El verano es dejarse llevar. Entregarse a los días infinitos y amarrarse al frescor de las noches breves. Naufragar en las olas del mar para que jueguen contigo y te limen las esquinas afiladas por el resto del año. Olvidarse en la rutina atípica de las semanas interminables que quedan antes de empaparnos de vacaciones. No hay otra época del año en la que uno permita ser avasallado sin resistencia por un libro cualquiera; no existen tardes de invierno donde se tolere la incertidumbre analógica de encender la radio para no escuchar nada y escucharlo todo al mismo tiempo.

El verano es vivir los lunes de domingo y desechar la libertad de elegir para enamorarse fugazmente de la curiosidad de ser elegido. Y qué bonito es ser elegido, al menos de vez en cuando. El destino vive en verano. Solo ahora, con las persianas por los tobillos o recostados en la toalla, dejamos que el azar regrese a nuestra pautada existencia. “La vida es tan incierta que la felicidad debe aprovecharse en el momento que se presenta”, escribió Alejandro Dumas. Por eso es tan satisfactorio el verano, porque consigue que la vida se vuelva tan imprevisible que permite que la felicidad se cuele más fácilmente por las grietas de los días sin nombre.

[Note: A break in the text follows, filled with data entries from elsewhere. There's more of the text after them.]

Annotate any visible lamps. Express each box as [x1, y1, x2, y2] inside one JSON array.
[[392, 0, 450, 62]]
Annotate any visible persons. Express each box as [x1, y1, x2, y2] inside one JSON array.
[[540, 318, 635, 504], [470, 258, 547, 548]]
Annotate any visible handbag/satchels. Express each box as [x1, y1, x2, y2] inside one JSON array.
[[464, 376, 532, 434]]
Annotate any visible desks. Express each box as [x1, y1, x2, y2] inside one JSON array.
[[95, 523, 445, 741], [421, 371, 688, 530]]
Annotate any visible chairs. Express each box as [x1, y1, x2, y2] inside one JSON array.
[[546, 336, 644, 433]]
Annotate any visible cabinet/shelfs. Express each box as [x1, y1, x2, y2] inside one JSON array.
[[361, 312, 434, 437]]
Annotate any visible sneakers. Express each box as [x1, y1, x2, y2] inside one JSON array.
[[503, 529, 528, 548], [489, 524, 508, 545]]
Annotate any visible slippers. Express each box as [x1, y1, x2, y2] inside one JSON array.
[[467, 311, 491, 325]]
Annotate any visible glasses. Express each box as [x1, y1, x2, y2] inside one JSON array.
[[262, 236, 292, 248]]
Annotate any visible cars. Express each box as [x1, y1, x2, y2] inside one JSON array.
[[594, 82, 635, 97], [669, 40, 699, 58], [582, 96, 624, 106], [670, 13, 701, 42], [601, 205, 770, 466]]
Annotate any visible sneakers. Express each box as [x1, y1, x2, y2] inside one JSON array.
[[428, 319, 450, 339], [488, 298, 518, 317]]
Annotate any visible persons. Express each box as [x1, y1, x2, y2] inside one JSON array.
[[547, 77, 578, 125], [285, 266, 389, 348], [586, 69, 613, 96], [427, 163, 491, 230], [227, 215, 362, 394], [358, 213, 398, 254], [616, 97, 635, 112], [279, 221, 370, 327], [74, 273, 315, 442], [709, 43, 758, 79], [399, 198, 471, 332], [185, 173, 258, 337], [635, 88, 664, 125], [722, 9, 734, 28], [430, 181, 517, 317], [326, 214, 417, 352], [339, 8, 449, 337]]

El verano es aquel Manuel Alcántara niño que jugaba a la alegría.

Hay quien odia el verano por el caos que despliega, por la relajación de las convenciones y la vestimenta, por el hedonismo desmelenado, porque la mayoría deja de enfocar el objetivo y desprecia las consecuencias. Pero no todo es seguir corriendo desalmados. Estos meses son eternos como el amor de enamorado, la belleza de la rosa, el atardecer que detiene el tiempo, la juventud orgullosa, los recuerdos imperfectos y el viaje que no es destierro. Eternos hasta que se agostan. Sería tan absurdo vivir sin amor, sin belleza, sin juventud, sin recuerdos y sin viaje como negarse un verano una vez al año sabiendo con certeza que al final espera el otoño ocre.

En estos días, azules y luminosos, está permitido el aburrimiento sin sentimiento de culpa. La oportunidad fortuita y la sonrisa ligera. Dijo Kant que “se mide la inteligencia del individuo por la cantidad de incertidumbres que es capaz de soportar”. El sabio está en la hamaca, con sombrero y un spritz. Todas las incertidumbres delante de él: no hay nada más incierto que una orilla. Y, sin embargo, la calma y la nada. La respiración pausada, los ojos entornados y las horas lentas que no suplican.

El verano es un sueño perenne, heroico y herido, mortal y rosa. Una celebración umbraliana de esta existencia, con los años de balance casi siempre cruel, que solo resulta soportable desde el barroquismo estival e inesperado de la belleza.